Yin Binfeng, Tan Gang, Muhammad Rashid, Liu Jun, Bi Junjie
School of Mechanical Engineering, Yangzhou University, Yangzhou 225127, China.
Suqian Product Quality Supervision and Inspection Institute, Suqian 223800, China.
Foods. 2025 Jun 2;14(11):1973. doi: 10.3390/foods14111973.
Artificial intelligence is comprehensively transforming the food safety governance system by integrating modern technologies and building intelligent control systems that provide rapid solutions for the entire food supply chain from farm to fork. This article systematically reviews the core applications of AI in the orbit of food safety. First, in the production and quality control of primary food sources, the integration of spectral data with AI efficiently identifies pest and disease, food spoilage, and pesticide and veterinary drug residues. Secondly, during food processing, sensors combined with machine learning algorithms are utilized to ensure regulatory compliance and monitor production parameters. AI also works together with blockchain to build an immutable and end-point traceability system. Furthermore, multi-source data fusion can provide personalized nutrition and dietary recommendations. The integration of AI technologies with traditional food detection methods has significantly improved the accuracy and sensitivity of food analytical methods. Finally, in the future, to address the increasing food safety issues, Food Industry 4.0 will expand the application of AI with lightweight edge computing, multi-modal large models, and global data sharing to create a more intelligent, adaptive and flexible food safety system.

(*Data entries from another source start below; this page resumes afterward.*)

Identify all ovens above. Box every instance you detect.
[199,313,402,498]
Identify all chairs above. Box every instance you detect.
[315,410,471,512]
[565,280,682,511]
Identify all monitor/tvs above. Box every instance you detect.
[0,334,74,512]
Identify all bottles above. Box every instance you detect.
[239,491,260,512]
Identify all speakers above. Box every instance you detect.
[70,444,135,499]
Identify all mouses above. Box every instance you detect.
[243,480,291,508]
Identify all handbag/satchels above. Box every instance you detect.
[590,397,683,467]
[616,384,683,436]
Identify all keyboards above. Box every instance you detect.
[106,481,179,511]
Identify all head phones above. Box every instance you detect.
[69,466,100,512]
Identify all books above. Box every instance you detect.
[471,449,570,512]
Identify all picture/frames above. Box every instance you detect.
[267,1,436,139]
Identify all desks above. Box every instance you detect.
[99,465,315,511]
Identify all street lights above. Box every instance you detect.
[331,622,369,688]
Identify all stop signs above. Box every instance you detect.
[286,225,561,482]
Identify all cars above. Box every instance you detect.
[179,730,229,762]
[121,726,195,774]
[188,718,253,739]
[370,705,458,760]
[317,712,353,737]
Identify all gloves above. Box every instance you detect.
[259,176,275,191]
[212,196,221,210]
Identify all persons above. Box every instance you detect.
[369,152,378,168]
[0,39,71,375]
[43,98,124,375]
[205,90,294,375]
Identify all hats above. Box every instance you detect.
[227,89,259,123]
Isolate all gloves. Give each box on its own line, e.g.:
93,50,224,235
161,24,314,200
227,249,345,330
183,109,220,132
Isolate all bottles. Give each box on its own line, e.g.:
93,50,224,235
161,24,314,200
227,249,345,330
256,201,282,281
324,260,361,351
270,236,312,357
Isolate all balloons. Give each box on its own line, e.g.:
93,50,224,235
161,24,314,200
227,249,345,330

人工智能正在通过整合现代技术和构建智能控制系统,全面变革食品安全治理体系,这些智能控制系统为从农场到餐桌的整个食品供应链提供快速解决方案。本文系统回顾了人工智能在食品安全领域的核心应用。首先,在初级食品来源的生产和质量控制方面,光谱数据与人工智能的整合能够高效识别病虫害、食品变质以及农药和兽药残留。其次,在食品加工过程中,传感器与机器学习算法相结合,用于确保符合监管要求并监测生产参数。人工智能还与区块链协同工作,构建一个不可篡改的端点可追溯系统。此外,多源数据融合可以提供个性化的营养和饮食建议。人工智能技术与传统食品检测方法的结合显著提高了食品分析方法的准确性和灵敏度。最后,未来为应对日益增加的食品安全问题,食品工业4.0将通过轻量级边缘计算、多模态大模型和全球数据共享来扩大人工智能的应用,以创建一个更智能、自适应和灵活的食品安全系统。